- **Task statement**:
Edit the rows from the line containing "How far is point" through the end of the rows by changing "shirt sleeve" to "shirt cuff" and leaving everything else as it is. Return only those edited lines.

___ Record excerpts ___

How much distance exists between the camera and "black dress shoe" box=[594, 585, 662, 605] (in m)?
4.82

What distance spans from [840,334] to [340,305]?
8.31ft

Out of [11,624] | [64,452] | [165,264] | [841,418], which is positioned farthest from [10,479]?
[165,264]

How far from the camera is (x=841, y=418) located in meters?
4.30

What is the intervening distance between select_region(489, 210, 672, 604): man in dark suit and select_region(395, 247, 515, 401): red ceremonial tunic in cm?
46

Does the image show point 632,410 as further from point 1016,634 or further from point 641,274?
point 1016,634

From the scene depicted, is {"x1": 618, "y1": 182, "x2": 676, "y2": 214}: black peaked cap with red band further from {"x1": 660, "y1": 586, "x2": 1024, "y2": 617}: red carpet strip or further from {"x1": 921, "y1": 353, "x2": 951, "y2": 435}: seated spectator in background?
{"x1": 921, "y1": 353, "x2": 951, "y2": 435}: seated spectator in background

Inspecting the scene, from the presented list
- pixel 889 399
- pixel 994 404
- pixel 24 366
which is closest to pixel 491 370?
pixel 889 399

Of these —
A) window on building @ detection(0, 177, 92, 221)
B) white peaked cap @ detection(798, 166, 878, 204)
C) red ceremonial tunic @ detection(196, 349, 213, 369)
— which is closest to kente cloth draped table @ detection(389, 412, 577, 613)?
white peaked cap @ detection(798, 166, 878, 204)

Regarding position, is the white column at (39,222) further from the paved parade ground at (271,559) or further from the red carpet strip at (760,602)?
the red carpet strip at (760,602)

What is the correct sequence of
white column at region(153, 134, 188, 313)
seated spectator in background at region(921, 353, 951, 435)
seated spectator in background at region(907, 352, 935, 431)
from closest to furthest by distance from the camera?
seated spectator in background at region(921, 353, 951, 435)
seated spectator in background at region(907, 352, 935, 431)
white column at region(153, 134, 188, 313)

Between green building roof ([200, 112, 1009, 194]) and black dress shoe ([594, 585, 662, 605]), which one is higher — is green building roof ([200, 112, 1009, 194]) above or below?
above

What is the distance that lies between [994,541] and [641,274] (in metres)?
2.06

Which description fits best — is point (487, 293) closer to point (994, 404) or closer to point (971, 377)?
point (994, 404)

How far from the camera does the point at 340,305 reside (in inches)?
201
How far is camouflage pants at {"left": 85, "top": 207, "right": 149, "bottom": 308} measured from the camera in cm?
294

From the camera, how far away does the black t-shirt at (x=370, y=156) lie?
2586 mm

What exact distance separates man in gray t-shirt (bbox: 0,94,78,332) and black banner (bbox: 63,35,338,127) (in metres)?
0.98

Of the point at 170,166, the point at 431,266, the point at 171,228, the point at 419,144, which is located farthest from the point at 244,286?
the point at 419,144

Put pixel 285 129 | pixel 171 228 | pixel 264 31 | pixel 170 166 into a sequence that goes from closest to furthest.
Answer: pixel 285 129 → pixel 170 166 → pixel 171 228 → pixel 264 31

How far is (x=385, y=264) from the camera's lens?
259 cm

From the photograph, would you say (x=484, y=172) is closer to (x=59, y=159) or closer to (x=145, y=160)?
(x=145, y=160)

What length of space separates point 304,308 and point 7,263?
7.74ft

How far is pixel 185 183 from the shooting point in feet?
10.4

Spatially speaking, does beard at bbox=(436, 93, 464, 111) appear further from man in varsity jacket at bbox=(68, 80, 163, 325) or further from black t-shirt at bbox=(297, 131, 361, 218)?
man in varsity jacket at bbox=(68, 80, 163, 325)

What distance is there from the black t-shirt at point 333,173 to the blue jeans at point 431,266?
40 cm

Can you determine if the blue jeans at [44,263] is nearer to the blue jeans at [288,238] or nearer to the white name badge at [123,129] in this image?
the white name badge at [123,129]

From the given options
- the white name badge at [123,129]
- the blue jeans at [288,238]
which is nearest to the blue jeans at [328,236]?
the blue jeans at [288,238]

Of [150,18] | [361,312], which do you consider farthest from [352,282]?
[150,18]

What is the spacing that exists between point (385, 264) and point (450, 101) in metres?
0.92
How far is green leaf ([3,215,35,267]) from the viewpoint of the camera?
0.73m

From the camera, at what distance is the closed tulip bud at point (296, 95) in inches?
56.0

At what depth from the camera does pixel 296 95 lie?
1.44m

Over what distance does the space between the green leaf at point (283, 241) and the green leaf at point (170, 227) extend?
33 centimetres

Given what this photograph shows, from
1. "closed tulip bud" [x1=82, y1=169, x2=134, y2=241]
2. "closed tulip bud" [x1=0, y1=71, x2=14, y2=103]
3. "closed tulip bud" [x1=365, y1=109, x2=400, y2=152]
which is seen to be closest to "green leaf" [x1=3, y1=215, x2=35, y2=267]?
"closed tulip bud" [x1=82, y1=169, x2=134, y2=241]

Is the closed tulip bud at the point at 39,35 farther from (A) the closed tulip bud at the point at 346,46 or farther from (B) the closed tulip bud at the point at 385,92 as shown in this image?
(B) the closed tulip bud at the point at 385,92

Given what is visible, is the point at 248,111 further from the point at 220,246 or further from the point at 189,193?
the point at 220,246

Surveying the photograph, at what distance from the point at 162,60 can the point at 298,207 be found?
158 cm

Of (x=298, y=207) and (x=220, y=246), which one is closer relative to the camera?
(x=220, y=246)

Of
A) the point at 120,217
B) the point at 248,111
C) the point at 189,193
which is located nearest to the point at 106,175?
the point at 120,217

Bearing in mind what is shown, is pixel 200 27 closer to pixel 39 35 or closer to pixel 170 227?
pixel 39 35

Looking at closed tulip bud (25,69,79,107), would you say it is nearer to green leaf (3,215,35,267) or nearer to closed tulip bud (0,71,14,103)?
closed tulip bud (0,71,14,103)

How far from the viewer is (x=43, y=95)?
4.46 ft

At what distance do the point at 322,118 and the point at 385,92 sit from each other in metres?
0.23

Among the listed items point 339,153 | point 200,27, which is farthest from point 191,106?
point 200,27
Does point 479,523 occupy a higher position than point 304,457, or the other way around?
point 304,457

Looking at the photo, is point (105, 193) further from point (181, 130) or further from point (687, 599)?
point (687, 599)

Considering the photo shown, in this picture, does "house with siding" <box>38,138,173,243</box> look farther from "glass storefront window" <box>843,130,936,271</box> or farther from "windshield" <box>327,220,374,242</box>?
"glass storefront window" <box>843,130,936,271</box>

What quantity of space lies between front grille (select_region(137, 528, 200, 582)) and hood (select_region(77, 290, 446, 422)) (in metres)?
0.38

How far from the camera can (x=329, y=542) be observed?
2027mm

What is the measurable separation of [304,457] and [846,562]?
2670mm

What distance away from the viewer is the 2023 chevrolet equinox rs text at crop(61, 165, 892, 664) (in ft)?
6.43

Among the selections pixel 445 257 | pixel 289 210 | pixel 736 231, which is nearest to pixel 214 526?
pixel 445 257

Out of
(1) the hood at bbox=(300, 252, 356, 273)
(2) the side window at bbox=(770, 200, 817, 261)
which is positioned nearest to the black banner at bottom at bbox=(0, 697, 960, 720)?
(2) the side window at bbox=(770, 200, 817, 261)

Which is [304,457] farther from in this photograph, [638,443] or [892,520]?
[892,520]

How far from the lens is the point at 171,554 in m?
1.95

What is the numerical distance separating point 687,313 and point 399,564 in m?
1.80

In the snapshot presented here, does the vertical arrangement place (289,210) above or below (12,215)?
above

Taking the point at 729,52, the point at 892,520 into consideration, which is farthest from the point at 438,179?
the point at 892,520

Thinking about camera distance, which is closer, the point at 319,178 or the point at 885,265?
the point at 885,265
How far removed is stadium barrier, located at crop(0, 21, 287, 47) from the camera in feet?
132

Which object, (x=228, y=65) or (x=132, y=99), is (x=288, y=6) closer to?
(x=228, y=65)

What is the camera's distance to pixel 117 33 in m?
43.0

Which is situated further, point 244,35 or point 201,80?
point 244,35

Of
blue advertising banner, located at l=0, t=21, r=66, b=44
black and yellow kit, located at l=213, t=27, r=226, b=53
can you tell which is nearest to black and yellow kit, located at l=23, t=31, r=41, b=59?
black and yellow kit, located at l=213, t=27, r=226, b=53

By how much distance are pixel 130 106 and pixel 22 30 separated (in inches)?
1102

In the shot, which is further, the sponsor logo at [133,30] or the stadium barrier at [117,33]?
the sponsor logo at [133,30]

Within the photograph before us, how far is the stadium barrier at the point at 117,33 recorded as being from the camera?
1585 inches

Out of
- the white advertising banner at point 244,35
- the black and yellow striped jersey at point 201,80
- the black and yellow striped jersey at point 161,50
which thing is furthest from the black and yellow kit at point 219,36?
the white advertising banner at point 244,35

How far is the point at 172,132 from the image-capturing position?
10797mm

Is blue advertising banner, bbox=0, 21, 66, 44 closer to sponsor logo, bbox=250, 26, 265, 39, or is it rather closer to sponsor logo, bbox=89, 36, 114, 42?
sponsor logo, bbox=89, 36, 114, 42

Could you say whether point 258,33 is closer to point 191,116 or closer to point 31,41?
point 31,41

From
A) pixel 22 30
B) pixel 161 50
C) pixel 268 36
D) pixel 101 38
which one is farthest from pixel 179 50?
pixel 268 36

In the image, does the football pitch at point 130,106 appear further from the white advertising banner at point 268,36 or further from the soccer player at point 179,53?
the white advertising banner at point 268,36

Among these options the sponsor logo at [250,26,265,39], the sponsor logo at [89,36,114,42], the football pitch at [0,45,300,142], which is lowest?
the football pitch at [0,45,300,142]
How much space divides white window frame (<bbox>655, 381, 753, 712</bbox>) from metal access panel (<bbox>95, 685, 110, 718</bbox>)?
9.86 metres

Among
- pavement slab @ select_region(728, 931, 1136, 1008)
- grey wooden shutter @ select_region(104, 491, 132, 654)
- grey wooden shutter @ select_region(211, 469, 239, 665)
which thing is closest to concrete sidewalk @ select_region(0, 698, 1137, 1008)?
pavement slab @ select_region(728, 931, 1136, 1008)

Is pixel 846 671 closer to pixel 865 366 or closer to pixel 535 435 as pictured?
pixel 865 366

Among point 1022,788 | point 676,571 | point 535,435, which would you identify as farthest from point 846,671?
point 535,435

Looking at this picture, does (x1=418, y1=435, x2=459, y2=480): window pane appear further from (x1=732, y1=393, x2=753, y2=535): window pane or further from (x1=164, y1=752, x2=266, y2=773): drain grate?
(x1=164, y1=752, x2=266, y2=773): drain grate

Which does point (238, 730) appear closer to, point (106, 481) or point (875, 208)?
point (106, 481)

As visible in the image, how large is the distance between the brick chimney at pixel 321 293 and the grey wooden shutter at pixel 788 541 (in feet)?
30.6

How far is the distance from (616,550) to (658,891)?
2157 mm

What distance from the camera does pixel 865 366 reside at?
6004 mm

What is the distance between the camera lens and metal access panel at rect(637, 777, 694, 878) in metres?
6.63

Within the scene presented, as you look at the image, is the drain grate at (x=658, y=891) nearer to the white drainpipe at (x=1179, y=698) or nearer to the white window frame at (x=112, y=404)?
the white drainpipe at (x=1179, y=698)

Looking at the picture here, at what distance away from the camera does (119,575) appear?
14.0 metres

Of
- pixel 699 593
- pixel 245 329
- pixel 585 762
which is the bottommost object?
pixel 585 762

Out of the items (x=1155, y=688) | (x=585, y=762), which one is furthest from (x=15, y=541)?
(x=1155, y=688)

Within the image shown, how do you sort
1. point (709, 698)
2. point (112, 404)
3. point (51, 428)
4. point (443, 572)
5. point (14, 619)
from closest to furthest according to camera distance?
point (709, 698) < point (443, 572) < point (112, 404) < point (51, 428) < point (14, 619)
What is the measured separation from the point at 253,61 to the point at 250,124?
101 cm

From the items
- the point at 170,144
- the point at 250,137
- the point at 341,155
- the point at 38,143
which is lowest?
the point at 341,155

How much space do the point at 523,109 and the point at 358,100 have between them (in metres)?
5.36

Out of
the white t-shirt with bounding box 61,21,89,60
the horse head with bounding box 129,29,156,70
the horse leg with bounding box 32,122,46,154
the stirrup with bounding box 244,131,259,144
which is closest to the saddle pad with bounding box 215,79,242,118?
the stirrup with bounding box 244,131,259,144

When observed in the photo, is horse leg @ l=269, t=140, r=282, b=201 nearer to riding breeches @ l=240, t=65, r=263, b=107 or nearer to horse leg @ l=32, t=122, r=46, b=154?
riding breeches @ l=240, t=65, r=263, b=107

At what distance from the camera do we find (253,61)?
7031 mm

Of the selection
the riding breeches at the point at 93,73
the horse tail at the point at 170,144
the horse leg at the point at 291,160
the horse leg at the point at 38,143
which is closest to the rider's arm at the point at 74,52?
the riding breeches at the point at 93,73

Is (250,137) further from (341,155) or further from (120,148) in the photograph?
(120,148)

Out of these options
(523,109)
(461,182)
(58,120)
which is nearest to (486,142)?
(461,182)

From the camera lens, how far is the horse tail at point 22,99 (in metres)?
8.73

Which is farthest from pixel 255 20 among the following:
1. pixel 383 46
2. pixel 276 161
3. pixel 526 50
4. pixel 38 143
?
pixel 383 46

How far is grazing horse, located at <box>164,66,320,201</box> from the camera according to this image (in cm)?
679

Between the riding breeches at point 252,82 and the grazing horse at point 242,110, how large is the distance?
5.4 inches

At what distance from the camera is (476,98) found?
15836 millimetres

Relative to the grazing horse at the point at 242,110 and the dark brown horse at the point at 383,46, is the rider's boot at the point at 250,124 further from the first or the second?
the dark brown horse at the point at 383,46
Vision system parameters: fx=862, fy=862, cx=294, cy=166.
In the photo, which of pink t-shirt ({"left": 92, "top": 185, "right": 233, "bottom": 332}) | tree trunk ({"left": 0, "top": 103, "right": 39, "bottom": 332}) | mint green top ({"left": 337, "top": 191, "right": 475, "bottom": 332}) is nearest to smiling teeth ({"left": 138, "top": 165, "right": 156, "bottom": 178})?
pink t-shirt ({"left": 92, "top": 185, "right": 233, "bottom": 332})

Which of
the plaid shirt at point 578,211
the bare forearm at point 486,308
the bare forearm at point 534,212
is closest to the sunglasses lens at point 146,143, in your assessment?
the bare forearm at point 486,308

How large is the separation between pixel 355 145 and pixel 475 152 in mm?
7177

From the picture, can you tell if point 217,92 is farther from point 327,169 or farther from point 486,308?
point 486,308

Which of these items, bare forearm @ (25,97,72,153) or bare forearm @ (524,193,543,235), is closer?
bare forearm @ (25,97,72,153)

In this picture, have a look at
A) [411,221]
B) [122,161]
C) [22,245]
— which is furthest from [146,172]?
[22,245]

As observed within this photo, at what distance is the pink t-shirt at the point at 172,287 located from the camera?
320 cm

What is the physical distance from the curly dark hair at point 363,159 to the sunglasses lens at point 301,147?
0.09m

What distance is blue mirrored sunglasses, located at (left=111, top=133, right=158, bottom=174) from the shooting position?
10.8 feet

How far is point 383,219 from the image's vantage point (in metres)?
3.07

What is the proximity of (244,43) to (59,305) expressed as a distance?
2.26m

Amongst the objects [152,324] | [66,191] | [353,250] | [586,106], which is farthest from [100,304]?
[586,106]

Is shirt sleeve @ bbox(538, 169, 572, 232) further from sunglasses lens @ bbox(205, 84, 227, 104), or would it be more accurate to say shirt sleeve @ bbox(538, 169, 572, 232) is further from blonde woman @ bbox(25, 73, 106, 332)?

___

- **Answer to the task**:
How far is point 383,219 from the image's vantage point (in metres)?
3.07

What is the proximity of (244,43) to (59,305) expressed as a distance?
2.26m

Amongst the objects [152,324] | [66,191] | [353,250] | [586,106], which is farthest from [100,304]?
[586,106]

Is shirt cuff @ bbox(538, 169, 572, 232) further from sunglasses lens @ bbox(205, 84, 227, 104), or would it be more accurate to say shirt cuff @ bbox(538, 169, 572, 232) is further from blonde woman @ bbox(25, 73, 106, 332)?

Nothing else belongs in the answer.